The decision in Janus v. AFSCME Council 31, which was released June 27, ruled in favor of State of Illinois employee Mark Janus’s objection to paying any fees to the union which represented him and bargained for his wages and benefits.

Janus’s case, bankrolled by right-wing foundations funded by anti-union billionaires, claimed that all “non-member fee deductions are coerced political speech” and that “the First Amendment forbids coercing any money from the non-members.”

The case was carefully designed to overturn the Supreme Court’s 1977 decision, Abood v. Detroit Board of Education. In Abood, the Court ruled unanimously that the interests of both government employers and public employee unions for labor peace were served by collective bargaining. The Court, however, sensitive to potential First Amendment concerns, in Abood upheld “fair share” fees as a way for workers who objected to joining the union to pay for the union’s collective bargaining activities, but not its political efforts.

The majority opinion overturning Abood was written by Justice Samuel Alito, who has served on the high court since 2006 and was nominated by President George W. Bush. In other opinions in recent years, Alito had raised concerns about Abood, laying the groundwork for future challenges. President Trump’s nominee, Justice Neil Gorsuch, sided with the 5-4 majority.

Justice Elena Kagan, writing the dissenting opinion, vehemently objected to the process and outcome of Janus. “Today, the Court succeeds in its 6-year campaign to reverse Abood,”  she wrote. “Its decision will have large-scale consequences. Public employee unions will lose a secure source of financial support… Across the country, the relationships of public employees and employers will alter in both predictable and wholly unexpected ways.”

Kagan continued: “Rarely if ever has the Court overruled a decision — let alone one of this import — with so little regard for the usual principles of stare decisis [previous decisions]. There are no special justifications for reversing Abood. It has proved workable. No recent developments have eroded its underpinnings. And it is deeply entrenched, in both the law and the real world… Those laws underpin thousands of contracts involving millions of employees… [J]udicial disruption does not get any greater than what the Court does today.”

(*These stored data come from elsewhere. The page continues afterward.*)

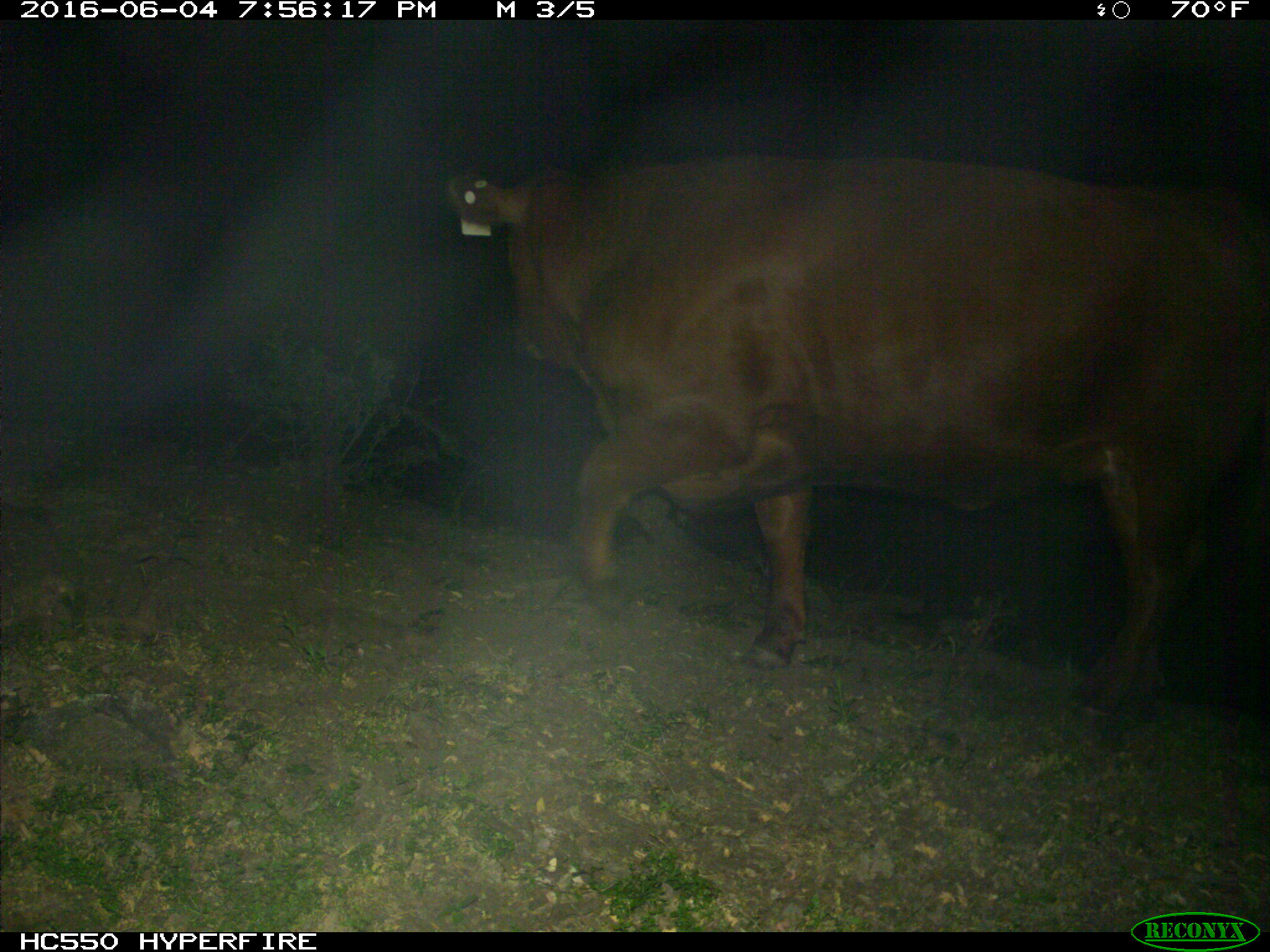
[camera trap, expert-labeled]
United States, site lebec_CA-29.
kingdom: Animalia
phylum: Chordata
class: Mammalia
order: Artiodactyla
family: Bovidae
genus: Bos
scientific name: Bos taurus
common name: domestic cow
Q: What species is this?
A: Bos taurus (domestic cow).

“There is no sugarcoating today’s opinion,” Kagan wrote. “The majority overthrows a decision entrenched in this Nation’s law — and its economic life — for over 40 years… And it does so by weaponizing the First Amendment, in a way that unleashes judges, now and in the future, to intervene in economic and regulatory policy… [A]lmost all economic and regulatory policy affects or touches speech. So the majority’s road runs long. And at every stop are black-robed rulers overriding citizens’ choices.”

State of Illinois employee Mark Janus paid $44.58 monthly in fair share fees to AFSCME, about $535 per year. What next for him? The Chicago Sun-Times reported July 20 that “he’s quitting his job for a position with the conservative think tank that helped bankroll his case.”